• _Challenge 1_
Copy the passage on the 2002 South Carolina Senate election, starting at "Representative Lindsey Graham won" and ending at "thereby avoided a primary election.", and substitute "the Reconstruction era" for "Reconstruction".

• _Document excerpt_
The 2002 United States Senate election in South Carolina was held on November 5, 2002. Longtime Republican incumbent Strom Thurmond decided to retire at the age of 100, becoming the first centenarian to ever serve in Congress. At that time, Thurmond was the longest serving Senator in U.S. history, but his record was later surpassed by West Virginia's Robert Byrd.

Representative Lindsey Graham won the open seat, becoming the first non-incumbent Republican Senator from South Carolina since Reconstruction, as Thurmond had been elected as a Democrat, but switched parties in 1964. This was the first open Senate election in South Carolina since 1966.

Thurmond died at age 100 on June 26, 2003, a little under six months after leaving the Senate.

Democratic primary 
Alex Sanders, the former president of the College of Charleston, faced no opposition in the Democratic primary and thereby avoided a primary election.

Republican primary 
Representative Lindsey Graham had no challenge for the Republican nomination and thus avoided a primary election. This was due in large part because the South Carolina Republicans were preoccupied with the gubernatorial race, and also because potential rivals were deterred by the huge financial war chest Graham had amassed early in the campaign.

General election

Candidates 
 Ted Adams (C)
 Lindsey Graham (R), U.S. Representative
 Victor Kocher (L)

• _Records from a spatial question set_

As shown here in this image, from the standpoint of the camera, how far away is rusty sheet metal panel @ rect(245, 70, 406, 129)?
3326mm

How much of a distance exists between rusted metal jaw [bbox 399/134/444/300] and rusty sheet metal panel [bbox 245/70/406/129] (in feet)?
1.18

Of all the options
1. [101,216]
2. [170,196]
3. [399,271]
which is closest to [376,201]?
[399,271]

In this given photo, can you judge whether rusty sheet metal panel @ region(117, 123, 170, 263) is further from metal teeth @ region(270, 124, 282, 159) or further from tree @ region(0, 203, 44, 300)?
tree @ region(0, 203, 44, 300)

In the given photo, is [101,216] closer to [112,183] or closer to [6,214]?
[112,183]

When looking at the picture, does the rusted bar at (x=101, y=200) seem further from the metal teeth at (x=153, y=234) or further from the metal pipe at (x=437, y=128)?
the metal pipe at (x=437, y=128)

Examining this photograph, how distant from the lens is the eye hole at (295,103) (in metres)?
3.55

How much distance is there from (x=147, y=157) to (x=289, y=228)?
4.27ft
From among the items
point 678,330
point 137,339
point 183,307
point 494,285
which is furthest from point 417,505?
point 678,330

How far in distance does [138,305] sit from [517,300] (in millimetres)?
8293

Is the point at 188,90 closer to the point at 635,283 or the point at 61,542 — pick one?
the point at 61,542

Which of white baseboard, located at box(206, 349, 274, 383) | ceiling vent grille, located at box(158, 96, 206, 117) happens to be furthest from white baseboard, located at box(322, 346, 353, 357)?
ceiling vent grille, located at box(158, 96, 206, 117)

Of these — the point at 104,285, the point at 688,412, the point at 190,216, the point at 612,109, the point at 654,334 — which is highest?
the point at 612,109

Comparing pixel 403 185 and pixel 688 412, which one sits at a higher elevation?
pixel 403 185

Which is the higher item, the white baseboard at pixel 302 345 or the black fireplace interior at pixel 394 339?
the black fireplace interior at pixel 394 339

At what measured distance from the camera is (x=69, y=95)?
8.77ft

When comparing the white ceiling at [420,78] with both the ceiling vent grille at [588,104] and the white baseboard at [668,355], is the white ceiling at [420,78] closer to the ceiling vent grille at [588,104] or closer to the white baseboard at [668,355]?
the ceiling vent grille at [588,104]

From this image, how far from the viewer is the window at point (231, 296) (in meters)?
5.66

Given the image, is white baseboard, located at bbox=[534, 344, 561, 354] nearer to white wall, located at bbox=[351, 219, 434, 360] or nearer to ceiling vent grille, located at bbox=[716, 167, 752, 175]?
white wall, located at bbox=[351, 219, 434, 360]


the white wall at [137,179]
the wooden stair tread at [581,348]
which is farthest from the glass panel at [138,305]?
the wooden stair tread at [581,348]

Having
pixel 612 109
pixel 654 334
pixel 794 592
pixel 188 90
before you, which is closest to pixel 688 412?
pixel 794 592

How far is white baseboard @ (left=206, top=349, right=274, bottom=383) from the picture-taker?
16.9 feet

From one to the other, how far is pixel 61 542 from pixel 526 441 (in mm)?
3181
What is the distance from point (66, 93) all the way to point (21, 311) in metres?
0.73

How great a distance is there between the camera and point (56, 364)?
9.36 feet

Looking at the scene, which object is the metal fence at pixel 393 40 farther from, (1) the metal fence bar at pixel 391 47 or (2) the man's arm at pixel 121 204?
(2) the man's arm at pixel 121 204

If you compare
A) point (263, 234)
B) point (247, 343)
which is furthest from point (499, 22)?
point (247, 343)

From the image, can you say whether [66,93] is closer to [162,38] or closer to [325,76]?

• _Challenge 2_
Count the lines of the entries that contain the string "pipe", treating case as significant. Reply with the number alone.

• _Exercise answer 1_
Representative Lindsey Graham won the open seat, becoming the first non-incumbent Republican Senator from South Carolina since the Reconstruction era, as Thurmond had been elected as a Democrat, but switched parties in 1964. This was the first open Senate election in South Carolina since 1966.

Thurmond died at age 100 on June 26, 2003, a little under six months after leaving the Senate.

Democratic primary 
Alex Sanders, the former president of the College of Charleston, faced no opposition in the Democratic primary and thereby avoided a primary election.

• _Exercise answer 2_
2